-------- Document --------
Also can you please explain Ideal gas behaviour and it's assumptions, and also deriving Mr from PV=nRT


Thanks sooooo much in advance,
THEIGBOY
(f) predict the shapes of, and bond angles in, molecules analogous to those specified in (c) and (e)

Saladin:
(a) Basically, you need to know the definition of an ionic bond. And show ionic bonds via a dot-and-cross diagram.

(b) Define what co-valent bonding is and be able to show it in a dot-and-cross diagram.

Know how to draw a dative co-valent bond in the Al2Cl6 molecule. Has to be shown with an arrow.

(c) Know bond angles of the molecules stated, i would know more if there were more in the book. Also electron repulsion theory, basically why they are at these angles.

Srry dnt hav much more time, will reply again if possible or if ur q is not answered yet.

Sue T:
this attachment is 4:

c) *explain the shapes of, and bond angles in, molecules by using the qualitative model of
electron-pair repulsion (including lone pairs), using as simple examples: BF3 (trigonal);
CO2 (linear); CH4 (tetrahedral); NH3 (pyramidal); H2O (non-linear); SF6 (octahedral)


(f) predict the shapes of, and bond angles in, molecules analogous to those specified in (c) and (e)
--------
Written request 1 –
From the chemistry forum thread, repeat word for word the passage starting with "(c) Know bond" and going on through "at these angles.".
Written request 2 –
Translate this sentence from the chemistry forum thread into French: "Know how to draw a dative co-valent bond in the Al2Cl6 molecule."
-------- Material --------
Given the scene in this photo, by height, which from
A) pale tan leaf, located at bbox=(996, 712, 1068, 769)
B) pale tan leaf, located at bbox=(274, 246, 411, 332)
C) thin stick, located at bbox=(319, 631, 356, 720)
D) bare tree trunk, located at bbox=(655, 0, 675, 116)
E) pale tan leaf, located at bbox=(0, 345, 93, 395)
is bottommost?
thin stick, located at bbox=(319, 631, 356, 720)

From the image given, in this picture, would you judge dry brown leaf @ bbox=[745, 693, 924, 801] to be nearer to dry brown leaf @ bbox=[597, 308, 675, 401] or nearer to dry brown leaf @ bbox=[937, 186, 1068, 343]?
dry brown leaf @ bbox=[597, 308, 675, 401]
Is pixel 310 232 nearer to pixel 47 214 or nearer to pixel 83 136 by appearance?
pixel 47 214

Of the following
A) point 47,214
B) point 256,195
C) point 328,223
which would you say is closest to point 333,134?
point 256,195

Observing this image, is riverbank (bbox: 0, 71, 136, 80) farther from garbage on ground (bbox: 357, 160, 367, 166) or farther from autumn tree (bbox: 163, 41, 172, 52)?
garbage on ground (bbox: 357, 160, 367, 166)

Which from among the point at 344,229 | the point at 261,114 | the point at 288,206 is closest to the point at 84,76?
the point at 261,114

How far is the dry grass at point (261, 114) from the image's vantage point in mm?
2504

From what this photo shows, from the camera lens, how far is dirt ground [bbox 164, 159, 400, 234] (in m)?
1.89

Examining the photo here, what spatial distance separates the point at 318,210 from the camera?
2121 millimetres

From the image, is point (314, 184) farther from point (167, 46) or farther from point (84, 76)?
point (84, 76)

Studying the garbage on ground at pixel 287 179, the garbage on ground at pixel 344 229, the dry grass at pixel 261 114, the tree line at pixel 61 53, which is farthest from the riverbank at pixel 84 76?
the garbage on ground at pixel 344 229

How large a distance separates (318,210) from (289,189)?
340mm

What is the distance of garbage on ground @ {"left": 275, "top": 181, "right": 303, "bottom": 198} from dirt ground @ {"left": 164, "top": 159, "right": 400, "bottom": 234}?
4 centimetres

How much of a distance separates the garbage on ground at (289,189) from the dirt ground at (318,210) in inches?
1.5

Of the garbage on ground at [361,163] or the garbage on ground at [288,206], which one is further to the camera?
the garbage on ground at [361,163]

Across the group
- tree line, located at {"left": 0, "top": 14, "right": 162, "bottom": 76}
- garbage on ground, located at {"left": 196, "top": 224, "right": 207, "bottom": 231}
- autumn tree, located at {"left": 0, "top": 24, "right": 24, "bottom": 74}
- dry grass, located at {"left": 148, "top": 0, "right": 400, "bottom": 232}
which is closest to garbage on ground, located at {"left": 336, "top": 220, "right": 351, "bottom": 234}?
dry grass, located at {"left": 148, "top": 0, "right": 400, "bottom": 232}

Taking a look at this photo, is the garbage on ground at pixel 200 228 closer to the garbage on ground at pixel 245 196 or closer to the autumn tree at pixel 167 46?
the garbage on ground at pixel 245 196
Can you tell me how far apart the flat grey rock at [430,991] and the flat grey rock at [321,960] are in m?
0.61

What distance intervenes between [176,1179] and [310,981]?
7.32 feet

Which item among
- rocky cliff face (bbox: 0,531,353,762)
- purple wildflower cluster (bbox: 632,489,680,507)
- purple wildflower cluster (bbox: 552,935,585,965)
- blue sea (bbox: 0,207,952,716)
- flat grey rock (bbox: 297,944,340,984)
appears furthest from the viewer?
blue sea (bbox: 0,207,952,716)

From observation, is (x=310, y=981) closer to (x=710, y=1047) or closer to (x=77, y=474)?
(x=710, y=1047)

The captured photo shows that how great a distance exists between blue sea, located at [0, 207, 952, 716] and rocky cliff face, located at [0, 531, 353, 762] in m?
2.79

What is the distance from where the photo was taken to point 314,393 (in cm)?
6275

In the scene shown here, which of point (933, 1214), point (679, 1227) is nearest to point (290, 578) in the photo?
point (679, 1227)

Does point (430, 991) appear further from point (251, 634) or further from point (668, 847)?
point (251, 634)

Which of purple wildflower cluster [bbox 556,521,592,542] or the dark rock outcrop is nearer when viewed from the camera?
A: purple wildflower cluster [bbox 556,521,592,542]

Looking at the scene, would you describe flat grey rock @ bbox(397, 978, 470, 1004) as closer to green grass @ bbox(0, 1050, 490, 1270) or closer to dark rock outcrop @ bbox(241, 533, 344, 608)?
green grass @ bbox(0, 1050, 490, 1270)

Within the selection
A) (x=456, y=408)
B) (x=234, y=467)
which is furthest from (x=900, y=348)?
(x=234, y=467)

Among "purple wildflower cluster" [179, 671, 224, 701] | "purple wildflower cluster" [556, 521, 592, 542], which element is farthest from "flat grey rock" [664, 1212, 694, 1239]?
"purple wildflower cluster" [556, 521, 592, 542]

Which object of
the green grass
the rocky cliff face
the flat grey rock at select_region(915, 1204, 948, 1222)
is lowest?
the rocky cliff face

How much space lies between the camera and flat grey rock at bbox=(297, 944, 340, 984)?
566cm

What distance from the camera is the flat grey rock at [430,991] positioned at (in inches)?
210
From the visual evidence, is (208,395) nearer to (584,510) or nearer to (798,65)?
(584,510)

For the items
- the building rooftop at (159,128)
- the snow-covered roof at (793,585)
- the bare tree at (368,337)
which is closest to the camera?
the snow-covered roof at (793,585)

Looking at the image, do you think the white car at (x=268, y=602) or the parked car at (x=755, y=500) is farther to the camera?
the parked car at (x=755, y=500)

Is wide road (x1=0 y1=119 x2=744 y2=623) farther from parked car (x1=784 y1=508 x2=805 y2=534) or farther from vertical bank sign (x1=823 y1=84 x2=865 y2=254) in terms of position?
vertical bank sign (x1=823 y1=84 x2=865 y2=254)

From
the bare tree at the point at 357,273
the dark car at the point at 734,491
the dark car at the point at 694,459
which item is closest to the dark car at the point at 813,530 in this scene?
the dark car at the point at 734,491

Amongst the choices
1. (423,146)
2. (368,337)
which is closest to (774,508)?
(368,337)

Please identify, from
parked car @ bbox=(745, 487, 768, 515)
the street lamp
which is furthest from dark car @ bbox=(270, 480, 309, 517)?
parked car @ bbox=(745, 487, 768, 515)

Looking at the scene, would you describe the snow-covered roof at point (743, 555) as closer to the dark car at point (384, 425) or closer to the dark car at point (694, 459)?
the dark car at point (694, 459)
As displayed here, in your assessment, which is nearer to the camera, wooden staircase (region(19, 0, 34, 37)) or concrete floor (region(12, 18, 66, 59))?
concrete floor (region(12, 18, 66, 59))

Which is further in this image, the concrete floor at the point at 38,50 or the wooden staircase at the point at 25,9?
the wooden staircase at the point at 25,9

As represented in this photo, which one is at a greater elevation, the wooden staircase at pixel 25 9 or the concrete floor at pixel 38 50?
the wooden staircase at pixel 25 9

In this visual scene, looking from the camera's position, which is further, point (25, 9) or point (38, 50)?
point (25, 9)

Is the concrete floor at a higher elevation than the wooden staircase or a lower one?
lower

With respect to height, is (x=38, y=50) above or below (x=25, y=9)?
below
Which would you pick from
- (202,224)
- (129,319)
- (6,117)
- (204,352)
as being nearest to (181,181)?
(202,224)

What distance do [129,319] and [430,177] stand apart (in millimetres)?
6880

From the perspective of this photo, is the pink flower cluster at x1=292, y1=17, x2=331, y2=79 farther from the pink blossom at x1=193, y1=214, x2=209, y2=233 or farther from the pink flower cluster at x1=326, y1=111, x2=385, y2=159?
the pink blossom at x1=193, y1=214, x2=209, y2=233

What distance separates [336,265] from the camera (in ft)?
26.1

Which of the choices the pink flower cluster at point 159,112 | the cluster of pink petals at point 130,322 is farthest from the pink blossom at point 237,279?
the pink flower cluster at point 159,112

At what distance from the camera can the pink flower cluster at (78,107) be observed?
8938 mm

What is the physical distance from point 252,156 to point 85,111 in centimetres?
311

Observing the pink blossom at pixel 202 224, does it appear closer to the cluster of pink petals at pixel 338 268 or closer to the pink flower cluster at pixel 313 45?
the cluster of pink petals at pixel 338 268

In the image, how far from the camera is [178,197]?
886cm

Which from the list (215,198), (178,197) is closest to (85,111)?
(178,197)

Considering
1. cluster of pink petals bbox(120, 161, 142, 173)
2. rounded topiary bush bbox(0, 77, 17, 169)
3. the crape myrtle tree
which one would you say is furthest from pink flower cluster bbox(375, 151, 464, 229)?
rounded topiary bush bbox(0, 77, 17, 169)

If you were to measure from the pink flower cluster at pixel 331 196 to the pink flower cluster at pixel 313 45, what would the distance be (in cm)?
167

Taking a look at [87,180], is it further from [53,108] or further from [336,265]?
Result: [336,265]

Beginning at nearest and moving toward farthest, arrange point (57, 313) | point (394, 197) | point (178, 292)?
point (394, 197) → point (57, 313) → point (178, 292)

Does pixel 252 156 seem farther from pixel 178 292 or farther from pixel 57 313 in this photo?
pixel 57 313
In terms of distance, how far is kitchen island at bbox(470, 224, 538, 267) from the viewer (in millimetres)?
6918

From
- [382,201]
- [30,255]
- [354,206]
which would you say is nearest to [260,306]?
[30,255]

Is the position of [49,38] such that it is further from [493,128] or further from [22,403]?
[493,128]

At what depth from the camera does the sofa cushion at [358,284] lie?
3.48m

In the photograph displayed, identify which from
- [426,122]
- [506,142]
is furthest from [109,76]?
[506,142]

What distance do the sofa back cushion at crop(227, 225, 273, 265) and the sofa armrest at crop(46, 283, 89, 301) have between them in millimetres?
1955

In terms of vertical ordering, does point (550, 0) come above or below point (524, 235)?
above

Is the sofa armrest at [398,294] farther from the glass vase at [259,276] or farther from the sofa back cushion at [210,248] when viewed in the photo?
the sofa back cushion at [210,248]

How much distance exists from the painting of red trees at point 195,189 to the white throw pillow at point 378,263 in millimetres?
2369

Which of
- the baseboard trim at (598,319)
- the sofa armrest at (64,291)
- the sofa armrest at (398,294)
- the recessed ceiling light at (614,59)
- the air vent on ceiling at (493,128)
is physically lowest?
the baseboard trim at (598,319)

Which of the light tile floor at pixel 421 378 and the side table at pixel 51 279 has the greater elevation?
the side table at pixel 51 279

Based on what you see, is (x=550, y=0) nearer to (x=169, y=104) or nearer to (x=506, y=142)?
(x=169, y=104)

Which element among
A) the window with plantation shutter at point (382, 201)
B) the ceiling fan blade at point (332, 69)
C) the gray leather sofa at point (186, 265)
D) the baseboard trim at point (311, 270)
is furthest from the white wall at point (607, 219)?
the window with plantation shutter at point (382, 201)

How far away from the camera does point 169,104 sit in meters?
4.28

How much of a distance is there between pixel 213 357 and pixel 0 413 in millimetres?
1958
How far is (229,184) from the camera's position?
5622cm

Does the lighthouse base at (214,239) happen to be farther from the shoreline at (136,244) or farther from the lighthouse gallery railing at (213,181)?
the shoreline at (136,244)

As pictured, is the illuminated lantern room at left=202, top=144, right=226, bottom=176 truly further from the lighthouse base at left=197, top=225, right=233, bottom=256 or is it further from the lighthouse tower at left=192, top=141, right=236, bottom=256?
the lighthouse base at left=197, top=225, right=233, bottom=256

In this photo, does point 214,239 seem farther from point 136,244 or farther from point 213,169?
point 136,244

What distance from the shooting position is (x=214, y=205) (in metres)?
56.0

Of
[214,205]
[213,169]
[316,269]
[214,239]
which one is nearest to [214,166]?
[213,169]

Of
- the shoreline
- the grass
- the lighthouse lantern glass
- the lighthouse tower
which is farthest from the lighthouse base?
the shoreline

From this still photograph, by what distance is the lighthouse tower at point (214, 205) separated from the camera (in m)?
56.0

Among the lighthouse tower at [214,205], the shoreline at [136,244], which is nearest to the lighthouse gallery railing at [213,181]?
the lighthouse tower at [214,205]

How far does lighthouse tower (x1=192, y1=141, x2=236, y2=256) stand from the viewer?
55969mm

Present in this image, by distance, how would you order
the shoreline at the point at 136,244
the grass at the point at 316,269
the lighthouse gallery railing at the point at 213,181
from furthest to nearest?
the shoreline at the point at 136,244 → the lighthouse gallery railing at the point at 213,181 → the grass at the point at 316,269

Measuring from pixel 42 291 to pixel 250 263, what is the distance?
--------
Solution 1 –
(c) Know bond angles of the molecules stated, i would know more if there were more in the book. Also electron repulsion theory, basically why they are at these angles.

Solution 2 –
Savoir dessiner une liaison covalente dative dans la molécule Al2Cl6.